**Texto fuente**
Por esto y por otros motivos, hay ingenieros que consideran que el Test no sólo está obsoleto sino que es inapropiado para medir el grado de consciencia de una máquina, porque su capacidad de engañarnos dice más de nuestra inteligencia que de la suya. El nuevo estándar para los concursos de inteligencia artificial están menos centrados en su capacidad para imitarnos y más en su habilidad para inferir conclusiones correctas, algo que nosotros desarrollamos gracias a una mezcla de inteligencia, experiencia y sentido común.

Esto incluye resolver frases ambiguas, como saber que en “El trofeo no cabe en el sombrero porque es demasiado grande”, lo grande es el trofeo; pero también inferir un contexto, como que una taza humeante medio vacía implica que alguien está bebiendo café en la habitación, aunque no esté presente. Y, gracias a la ocurrencia de dos ingenieros de Google, responsables del equipo de visualización de datos Big Picture, también lo que hay en su imaginación.

La capacidad de sacar conclusiones precipitadas y aferrarnos a ellas es fundamentalmente humana (Malcolm Gladwell le dedica su primer bestseller, Blink). Y a menudo se usa como herramienta para desenterrar los fantasmas de la psique. Una de las fórmulas más conocidas es el Test de Rorschach, un “método proyectivo de psicodiagnóstico” presentado por el psicoanalista suizo Hermann Rorschach en 1921. El test original consiste en una serie de 10 láminas con manchas de tinta de carácter simétrico pero no figurativo. El sujeto debe decir lo que ve en cada mancha y se espera que vea cosas específicas, como quien ve ovejas en las nubes o el futuro en los posos del té. La idea es que la naturaleza de las visiones (que se llaman, por cierto, pareidolia) deben reflejar el carácter del sujeto en cuestión y el contenido de su psique y así ayudar al terapeuta a ponerle en orden por dentro. Aplicado a una máquina, y sabiendo con exactitud lo que tiene por dentro, el test se transforma en otra cosa.

“¿No podría ser que las máquinas tengan también sentimientos, personalidades y hasta idiosincracias psicológicas?”, se preguntaban Fernanda Viégas y Martin Wattenberg en un post titulado Move on, Turing (Deja sitio, Turing). -¿No pueden tener su propia inteligencia idiosincrática, distinta de la humana?“. Y, sin esperar respuesta, han sometido a cuatro sujetos a su propio Rorschach para ”comprender los pensamientos subconscientes de sus nuevos cerebros mecánicos“.

Algunos robots rebeldes

Naturalmente, su primera preocupación era que los cuatro sujetos vieran lo mismo. No fue así. En la primera lámina, Robot 1 responde de manera “práctica y comprensible”, pero es inseguro. No quiere equivocarse y ofrece dos respuestas en lugar de una. Es cobarde. Robot 2 dice “horquilla”, lo que es “una sorpresa, hasta que piensas en las horquillas con forma de mariposa”. Ahí todo bien. Robot 3 dice que es arte, lo cual es perfectamente lógico. Pero Robot 4 les desbanca de inmediato diciendo lo que realmente es: un test de Rorschach. Esquiva eso.

**Material proporcionado**
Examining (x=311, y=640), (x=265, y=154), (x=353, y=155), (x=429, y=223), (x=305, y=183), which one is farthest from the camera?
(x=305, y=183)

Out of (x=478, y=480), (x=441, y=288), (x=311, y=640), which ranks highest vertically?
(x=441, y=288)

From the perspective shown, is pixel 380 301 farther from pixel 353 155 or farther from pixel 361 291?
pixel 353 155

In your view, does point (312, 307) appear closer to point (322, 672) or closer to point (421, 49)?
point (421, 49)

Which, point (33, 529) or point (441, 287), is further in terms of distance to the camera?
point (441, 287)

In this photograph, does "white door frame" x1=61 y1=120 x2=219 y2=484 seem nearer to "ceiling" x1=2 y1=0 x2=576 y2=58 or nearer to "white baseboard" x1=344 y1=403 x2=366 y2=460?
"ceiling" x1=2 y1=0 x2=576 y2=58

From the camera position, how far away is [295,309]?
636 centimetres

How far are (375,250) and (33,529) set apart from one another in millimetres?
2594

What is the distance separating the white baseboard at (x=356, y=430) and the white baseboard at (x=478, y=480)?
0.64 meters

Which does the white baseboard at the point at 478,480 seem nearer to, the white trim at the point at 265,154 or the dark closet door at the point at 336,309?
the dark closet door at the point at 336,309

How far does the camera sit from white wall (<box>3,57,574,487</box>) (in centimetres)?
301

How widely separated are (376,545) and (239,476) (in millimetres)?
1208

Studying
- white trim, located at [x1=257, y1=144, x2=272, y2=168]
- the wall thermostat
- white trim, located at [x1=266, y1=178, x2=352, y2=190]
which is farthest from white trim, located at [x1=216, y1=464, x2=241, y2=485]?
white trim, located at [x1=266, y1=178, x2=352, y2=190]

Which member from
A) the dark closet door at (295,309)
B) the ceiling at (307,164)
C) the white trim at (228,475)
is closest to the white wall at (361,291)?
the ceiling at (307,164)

**Enunciado**
Reescribe como lista el párrafo del texto fuente que comienza con «La capacidad de sacar conclusiones precipitadas», conservando sus datos principales.

**Respuesta**
- Sacar conclusiones precipitadas y aferrarse a ellas es algo fundamentalmente humano. Malcolm Gladwell le dedica su primer bestseller, Blink.
- Esta capacidad se usa a menudo para desenterrar los fantasmas de la psique.
- Una de las fórmulas más conocidas es el Test de Rorschach. Es un «método proyectivo de psicodiagnóstico» que el psicoanalista suizo Hermann Rorschach presentó en 1921.
- El test original consta de 10 láminas con manchas de tinta simétricas pero no figurativas.
- El sujeto dice lo que ve en cada mancha, y se espera que vea cosas específicas.
- Esas visiones se llaman pareidolia. Deben reflejar el carácter y el contenido de la psique del sujeto para ayudar al terapeuta.
- Aplicado a una máquina cuyo interior se conoce con exactitud, el test se transforma en otra cosa.